This is a guest post by Jason Lorimer. Jason is an entrepreneur @CulturaHQ, advocating on behalf of those with the ambition to do more than just entertain ideas.

It’s been more than a year since the video chat site Chat Roulette took the world by storm. The mainstream media jumping at the chance to expose the site to the public while many of the sites early users were much more interested in exposing themselves. The hype around the site has died down and the traffic has flattened out. It seems the young founder was not prepared to leverage the phenomenon he created with this platform for random interaction. None of us would have been I suspect.
I very much view the overwhelming public interest in this simple chat site as an early indicator of peoples willingness to participate in random interactions as a way to increase the return on their experiences. There are plenty of less well known examples of this like that of Japans’ Ogori Cafe where you get what the person in front of you ordered for lunch or the application I use as a screen saver in Map Crunch. It takes random Google Street View images and rotates them randomly at your behest or on your behalf. Most of what exists to date would be widely considered novelty but that is about to change.
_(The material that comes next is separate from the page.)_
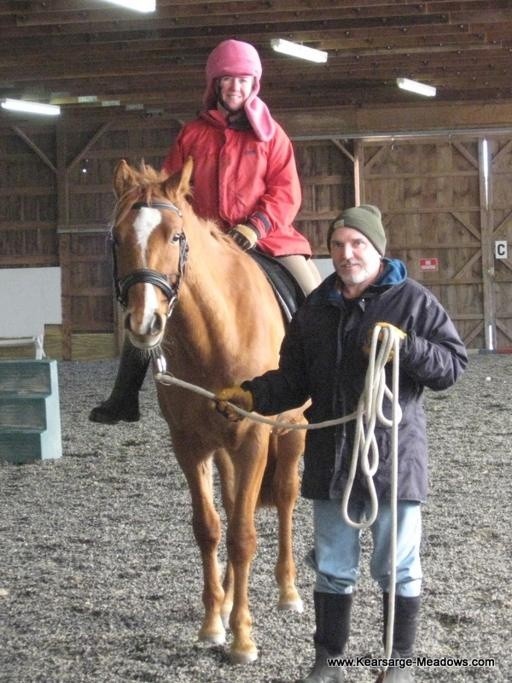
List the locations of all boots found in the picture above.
[88,332,153,426]
[295,589,348,683]
[373,591,421,683]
In the post-internet economy, people have access to whatever they want, wherever they are.
Their ability to participate passively in exchanges where they can add their own value to things they buy and services they use will be essential. Experience based commerce will become the standard practice across industries. Companies competing to create and package compelling experiences in a world where the lowest price is accessed easily from our cell phones and the concept of scarcity is abolished by platform marketplaces where people can buy and sell from each other directly, all but eliminating the ability for brands to control the perception of one or more of their products being rare and thereby valuable.

Take Etsy for example. I am a big fan of this platform filled with handmade products from
around the world and as such, often post ideas for their site. In this case, a simple function focused around a prominently placed button would randomly populate an artisans profile, complete with their available products. This fun and productive interface would expose
vendors to additional prospects and customers to interesting products they might have not otherwise have had occasion to search for. All this in a mostly passive way, taking the existing behavior of window shopping and leveraging it to increase sales.

I am extremely surprised that social networks have not embraced randomness to any notable degree as of yet. Think of randomly populating a fellow student from your high school on Classmates.com or an available member of the opposite sex in your area on Match.com

Think about mobile commerce melding with social in a random and ultimately profitable way.
One example would be taking the the much talked about Groupon Now application which while pin pointing your exact location, asks you simply: Are you Hungry or Are You Bored, then populates deeply discounted deals for businesses on the platform by distance on your phone.
The same basic application could be used to match people interested in the same categories, currently in the same vicinity. So, essentially you could click a button and be matched with a person or people and a deal. You could mutually choose to accept the occasion or pass right from the phone. Something randomly fun to do and someone to do it with, all in a few clicks.

How would you work randomness in to your model to improve your customers experience?